# Supplied text
+ + + + +

Evie Jeang, managing partner of the California-based Ideal Legal Group law firm, which represents immigrant small-business owners and workers, argues that the facts are on the side of increasing the visa caps, particularly for foreign entrepreneurs.

“There is always this misconception that immigrants are stealing jobs and that’s contributing to unemployment,” she said. “But if you look at the statistics, immigrants are creating jobs and creating economic opportunity.”

The divide between labor and business on the issue of visas has contributed to a rift between Democrats and Republicans on the topic; Democrats are more likely to support offering fewer visas, in line with their traditional labor constituencies, while Republicans are more often in favor of increasing visas, in line with their traditional big business constituencies.

But Koelsch, the Michigan attorney and law professor, sees the disagreement between the two parties on the issue of visas as fairly minor in the scope of the immigration debate.

“These are the early days of the negotiation process. Some of the key Democrats are not going along with labor on this. The last thing they want to see is someone who’s typically in their camp kill the bill,” he explained. “It looks like there will be more of these visas, but somewhere in the middle, not quite as many as the Republicans want, but not as few as the Democrats want.”

A Path To Citizenship

One of the biggest sticking points on immigration reform legislation in the past has always been the issue of providing a path to citizenship for the millions of immigrants already in this country.

Allowing the more than 11 million people who are in the U.S. illegally to become full-fledged citizens has long been derided by Republicans as an attempt to provide “amnesty” to people who broke the law when they entered the country.

The impetus behind the Republicans' change of heart on legalizing undocumented, or "illegal," immigrants isn't just political expediency; there are fiscal implications as well, and Republicans are sensitive to that issue.

“There are economic benefits to immigration reform. Giving people a path to citizenship or legalization will require them to pay taxes,” said New Jersey-based immigration attorney Andres Mejer. “They will come out of the shadows, they will buy homes, they will invest in education and move up the social ladder.”

A growing number of Republicans are choosing to embrace a path to citizenship, as Rand Paul did during a speech at the United States Hispanic Chamber of Commerce on March 19.

+ + + + +

# Excerpted records
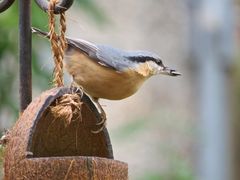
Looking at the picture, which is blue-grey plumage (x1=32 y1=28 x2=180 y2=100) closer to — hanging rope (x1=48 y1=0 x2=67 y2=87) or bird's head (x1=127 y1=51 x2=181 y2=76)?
bird's head (x1=127 y1=51 x2=181 y2=76)

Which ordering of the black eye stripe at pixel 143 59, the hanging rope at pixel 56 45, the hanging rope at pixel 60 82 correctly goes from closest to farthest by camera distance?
1. the hanging rope at pixel 60 82
2. the hanging rope at pixel 56 45
3. the black eye stripe at pixel 143 59

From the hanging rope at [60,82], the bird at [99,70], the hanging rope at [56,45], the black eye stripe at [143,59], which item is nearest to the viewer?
the hanging rope at [60,82]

+ + + + +

# Task requirements
1/ Rewrite the immigration reform text from "The impetus behind" to "to that issue.", replacing "fiscal implications" with "budgetary consequences".
2/ Continue the immigration reform text, starting after its final sentence.

# Answers to the tasks
1/
The impetus behind the Republicans' change of heart on legalizing undocumented, or "illegal," immigrants isn't just political expediency; there are budgetary consequences as well, and Republicans are sensitive to that issue.

2/
“Prudence, compassion and thrift all point us toward the same goal: bringing these workers out of the shadows and into becoming and being taxpaying members of society,” Paul said, announcing his newfound support for the policy.

Paul is the most recent high-profile Republican to publicly change his mind about the path to citizenship. He was preceded by Sen. Marco Rubio of Florida, a likely 2016 presidential candidate and a member of the “Gang of Eight,” a bipartisan cadre of senators working to create an immigration reform bill that Congress can pass.

The new gospel hasn't spread to everybody in the Republican party, though.

“What you still have is kind of a hard-core restrictionist element,” said Cooper, the Fragomen attorney. “There are a couple of members in the Senate, but probably more in the House, who are adamantly opposed to any kind of legalization or amnesty program.”

Despite remaining opposition, a path to citizenship will likely included in any comprehensive immigration reform bill that Congress brings to the floor this year, according to Gregory Chen, director of advocacy at the American Immigration Lawyers Association.

“Since the November elections, momentum has been steadily building to get immigration reform passed this year, in a way that we haven’t seen probably in the better part of a decade,” Chen said. “Significantly, we’re talking about legalization for the undocumented who are here -- providing a way for 11 or 12 million people to get a green card or citizenship.”

The debate over how to reform America’s immigration system will not end overnight. But by the time Independence Day fireworks go off over the Washington Monument this summer, don’t be surprised if this hard-fought battle has finally come to a close.